Multifunctional stimuli-responsive materials rely very much on precisely engineered and well-defined polymeric architectures that can be synthesized and assembled using recently developed advanced methods. In accord with the book concept, the first chapter provides a thorough review of the synthesis of stimuli-responsive polymers using controlled radical polymerization methods: ATRP, NMRP, and RAFT polymerization. These methods provide a precise control of molecular characteristics of polymers and copolymers used as building blocks for stimuli-responsive materials including bulk materials, thin films and colloidal dispersions. The chapter demonstrates how the developed methodology is used for the “exact placement” of functional groups in the polymer backbone and side fragments to synthesize polymers with well-defined molecular architectures and preprogrammed properties.
The methods to design materials that are responsive to biological systems and physical stimuli, including electrical, magnetic fields, ultrasound and light, find logical placement in the following chapter. This chapter bridges the synthesis of well-defined molecular architectures, mechanisms of responsiveness to various stimuli, and applications. The following chapter will surprise readers with a fascinating example of complex behavior of stimuli-responsive materials when chemical energy of the Belousov-Zhabotinsky reactions is transformed to mechanical energy of oscillating polymeric networks. Among important applications of stimuli responsive materials are self-repairing polymeric materials that were analyzed in terms of mechanisms used by life systems in nature and approaches that have been realized in synthetic polymeric composite materials. Readers will find this analysis in Chapter 4.
A number of various photoresponsive polymeric materials received a great deal of attention in three book chapters (Chapters 5,8 and 9) where stimuli-responsive materials explore such mechanisms as excimer formation, mechanochromic, thermochromic, photocromic, electrooptical, and photerfractive effects. Designs, mechanisms and applications of various sensors, storage devices and microactuators are discussed in great details, and various aspects of the combination of optical effects with stimuli-responsive polymers are provided.

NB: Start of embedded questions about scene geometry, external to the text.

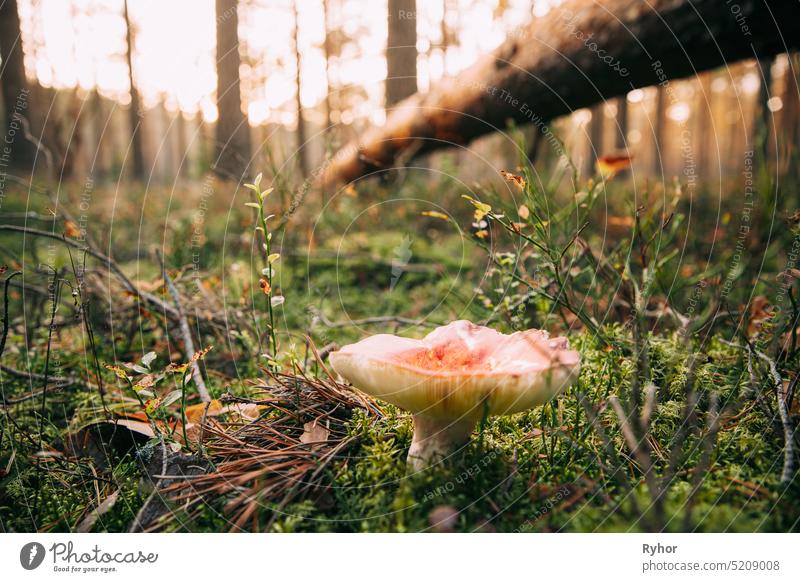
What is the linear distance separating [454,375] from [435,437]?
27 cm

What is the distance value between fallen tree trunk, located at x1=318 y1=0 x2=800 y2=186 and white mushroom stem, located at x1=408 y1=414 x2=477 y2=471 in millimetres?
1583

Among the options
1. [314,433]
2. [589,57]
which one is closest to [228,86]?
[589,57]

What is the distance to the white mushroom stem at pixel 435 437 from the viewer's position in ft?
4.17

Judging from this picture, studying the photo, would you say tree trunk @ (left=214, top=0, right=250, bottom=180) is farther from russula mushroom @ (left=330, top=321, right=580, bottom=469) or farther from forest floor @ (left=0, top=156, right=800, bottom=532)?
russula mushroom @ (left=330, top=321, right=580, bottom=469)

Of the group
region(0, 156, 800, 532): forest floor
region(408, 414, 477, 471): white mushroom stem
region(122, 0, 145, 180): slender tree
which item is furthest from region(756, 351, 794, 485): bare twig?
region(122, 0, 145, 180): slender tree

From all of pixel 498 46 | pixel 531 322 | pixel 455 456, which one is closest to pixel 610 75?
pixel 498 46

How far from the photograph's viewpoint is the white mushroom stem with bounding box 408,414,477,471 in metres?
1.27

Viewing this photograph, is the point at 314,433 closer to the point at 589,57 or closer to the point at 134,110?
the point at 589,57
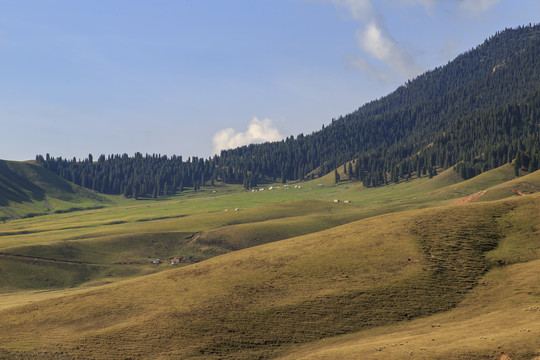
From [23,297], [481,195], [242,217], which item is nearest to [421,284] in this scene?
[23,297]

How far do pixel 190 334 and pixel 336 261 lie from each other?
26.2 metres

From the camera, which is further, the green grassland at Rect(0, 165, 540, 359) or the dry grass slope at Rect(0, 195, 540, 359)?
the dry grass slope at Rect(0, 195, 540, 359)

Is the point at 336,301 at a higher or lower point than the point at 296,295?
lower

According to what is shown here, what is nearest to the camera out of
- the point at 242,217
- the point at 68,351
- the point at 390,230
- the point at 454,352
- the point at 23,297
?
the point at 454,352

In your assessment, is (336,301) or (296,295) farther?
(296,295)

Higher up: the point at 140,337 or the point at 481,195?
the point at 481,195

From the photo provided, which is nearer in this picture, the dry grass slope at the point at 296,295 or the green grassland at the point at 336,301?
the green grassland at the point at 336,301

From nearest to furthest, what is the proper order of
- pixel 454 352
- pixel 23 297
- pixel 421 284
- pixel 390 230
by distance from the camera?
pixel 454 352, pixel 421 284, pixel 390 230, pixel 23 297

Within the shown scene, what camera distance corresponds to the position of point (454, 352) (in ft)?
133

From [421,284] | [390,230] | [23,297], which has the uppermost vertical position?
[390,230]

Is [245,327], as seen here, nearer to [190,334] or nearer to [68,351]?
[190,334]

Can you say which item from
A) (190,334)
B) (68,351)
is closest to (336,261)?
(190,334)

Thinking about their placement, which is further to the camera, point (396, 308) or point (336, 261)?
point (336, 261)

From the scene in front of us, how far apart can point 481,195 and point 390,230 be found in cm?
8662
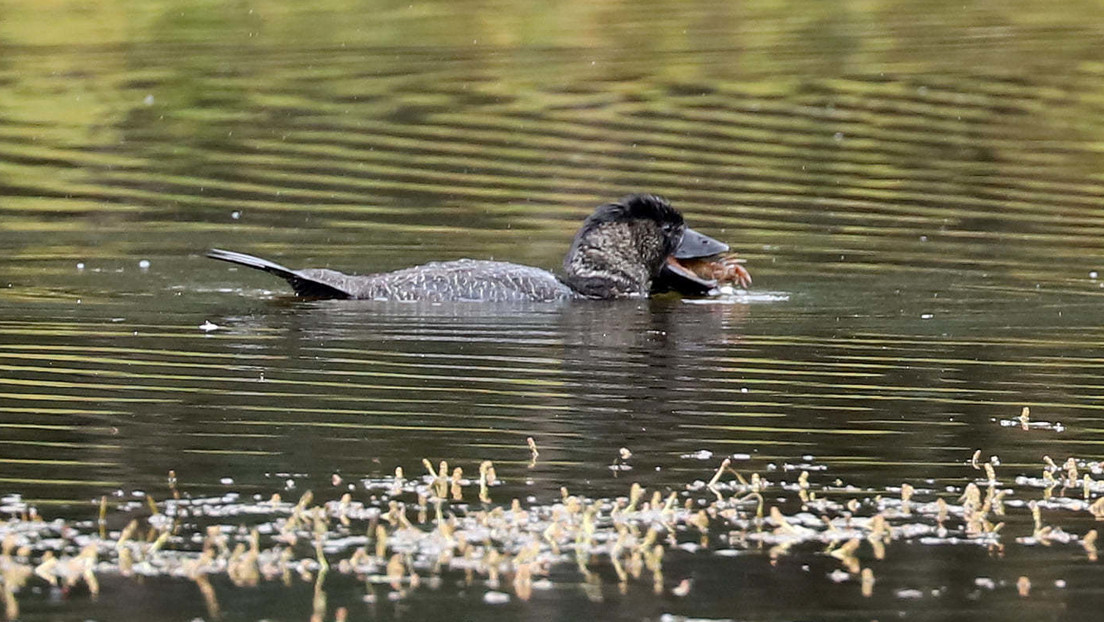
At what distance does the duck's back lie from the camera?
46.2ft

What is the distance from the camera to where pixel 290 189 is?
19.3 meters

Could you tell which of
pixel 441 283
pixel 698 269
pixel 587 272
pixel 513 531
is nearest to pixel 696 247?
pixel 698 269

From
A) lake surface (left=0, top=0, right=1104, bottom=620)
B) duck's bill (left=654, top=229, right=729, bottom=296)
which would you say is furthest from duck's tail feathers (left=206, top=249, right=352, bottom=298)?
duck's bill (left=654, top=229, right=729, bottom=296)

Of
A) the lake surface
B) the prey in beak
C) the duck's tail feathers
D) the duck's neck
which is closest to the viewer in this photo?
the lake surface

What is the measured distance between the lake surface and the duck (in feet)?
0.81

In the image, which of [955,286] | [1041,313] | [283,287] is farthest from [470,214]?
[1041,313]

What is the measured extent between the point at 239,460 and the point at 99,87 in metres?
18.1

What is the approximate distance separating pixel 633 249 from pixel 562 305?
36.9 inches

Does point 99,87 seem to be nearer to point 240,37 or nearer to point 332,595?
point 240,37

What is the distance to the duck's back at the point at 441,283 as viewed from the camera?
14094 mm

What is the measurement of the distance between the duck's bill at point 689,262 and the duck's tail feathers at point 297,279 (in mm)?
2454

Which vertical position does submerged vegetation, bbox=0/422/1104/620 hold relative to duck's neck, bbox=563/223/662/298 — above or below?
below

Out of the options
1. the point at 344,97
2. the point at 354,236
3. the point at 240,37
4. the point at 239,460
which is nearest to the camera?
the point at 239,460

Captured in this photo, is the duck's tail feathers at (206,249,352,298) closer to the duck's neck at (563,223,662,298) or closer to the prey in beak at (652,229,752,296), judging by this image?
the duck's neck at (563,223,662,298)
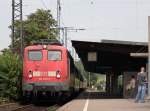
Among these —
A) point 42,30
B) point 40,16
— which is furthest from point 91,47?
point 40,16

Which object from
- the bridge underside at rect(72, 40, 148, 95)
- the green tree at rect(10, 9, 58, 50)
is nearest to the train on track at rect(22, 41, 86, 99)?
the bridge underside at rect(72, 40, 148, 95)

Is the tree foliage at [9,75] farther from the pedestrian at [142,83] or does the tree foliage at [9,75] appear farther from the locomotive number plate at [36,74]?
the pedestrian at [142,83]

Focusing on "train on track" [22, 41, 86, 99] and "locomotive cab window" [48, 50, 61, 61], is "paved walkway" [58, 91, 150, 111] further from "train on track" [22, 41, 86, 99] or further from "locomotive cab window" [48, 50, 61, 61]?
"locomotive cab window" [48, 50, 61, 61]

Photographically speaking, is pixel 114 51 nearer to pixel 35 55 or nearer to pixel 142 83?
pixel 35 55

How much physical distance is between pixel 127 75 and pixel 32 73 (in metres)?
7.59

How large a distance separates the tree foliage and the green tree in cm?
3546

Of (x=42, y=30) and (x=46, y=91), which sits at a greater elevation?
(x=42, y=30)

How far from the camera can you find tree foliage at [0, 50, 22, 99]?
31766mm

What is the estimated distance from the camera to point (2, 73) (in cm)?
3177

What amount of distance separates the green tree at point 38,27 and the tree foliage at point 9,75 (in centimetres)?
3546

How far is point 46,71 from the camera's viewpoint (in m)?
29.8

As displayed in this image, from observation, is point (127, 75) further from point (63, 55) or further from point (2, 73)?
point (2, 73)

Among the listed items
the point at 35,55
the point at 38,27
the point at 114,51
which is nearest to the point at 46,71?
the point at 35,55

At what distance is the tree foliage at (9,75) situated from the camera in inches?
1251
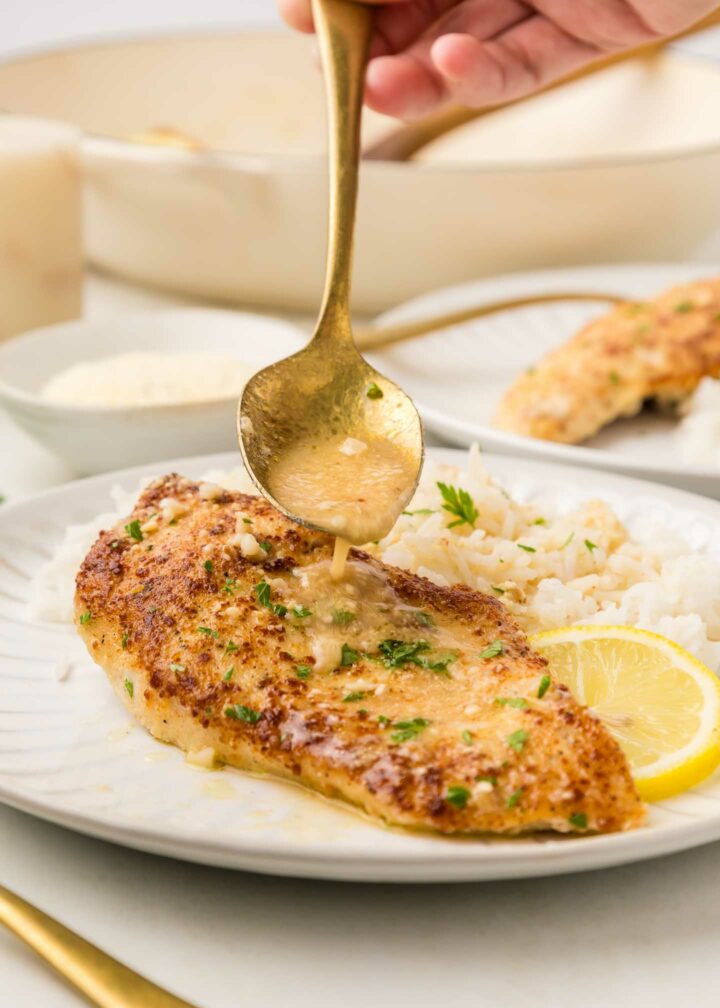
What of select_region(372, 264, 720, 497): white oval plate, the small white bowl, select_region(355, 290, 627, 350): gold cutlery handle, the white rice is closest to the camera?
the white rice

One of the most important directions in the field of stimuli-responsive polymer materials is represented by switchable, tunable, and adaptive interfaces. Coatings, biosensors, micrfluidic devices, micro-nanoactuators, tissue engineering, biotechnology, regenerative medicine, diagnostics, and drug delivery are among important applications that attract great interest to stimuli-responsive interfaces. Doubtless, this direction found well-deserved attention in three book chapters (Chapters 6,7 and 10). Different architectures and fabrication methods (self-assembled monolayers, tethered polymer films, electrochemically deposited and grafted coatings, layer-by-layer coatings to name a few); mechanisms of responsive behavior (thermoresponsive, photoresponsive, pH-responsive, responsive in relation to electrochemical processes, and responsive to biological molecules), and potential applications are reviewed and discussed with great care.
Overall, the book delivers a broad overview of current progress in the field of stimuli-responsive materials and interfaces. This is a rapidly-developing field; however, the book has successfully addressed this aspect in terms of a good balance between achievements, basic mechanisms, and emerging applications. The group of co-authors have explained the developing tendencies in designing well-defined functional building blocks and assembling them into complex and hierarchically organized smart materials – the way that combines biomimetic approaches with a powerful toolbox of modern polymer chemistry. I would like to conclude with the phrase I read in one of the book chapters: “future is bright for smart materials research”.
The book chapters are well selected, clearly written and well-organized and address a broad group of readers, including students, industrial scientists, and university scholars involved in the areas of biomaterials; polymer science, materials, and engineering; surface and colloidal science, coatings, nano- and biotechnology, sensors and actuators.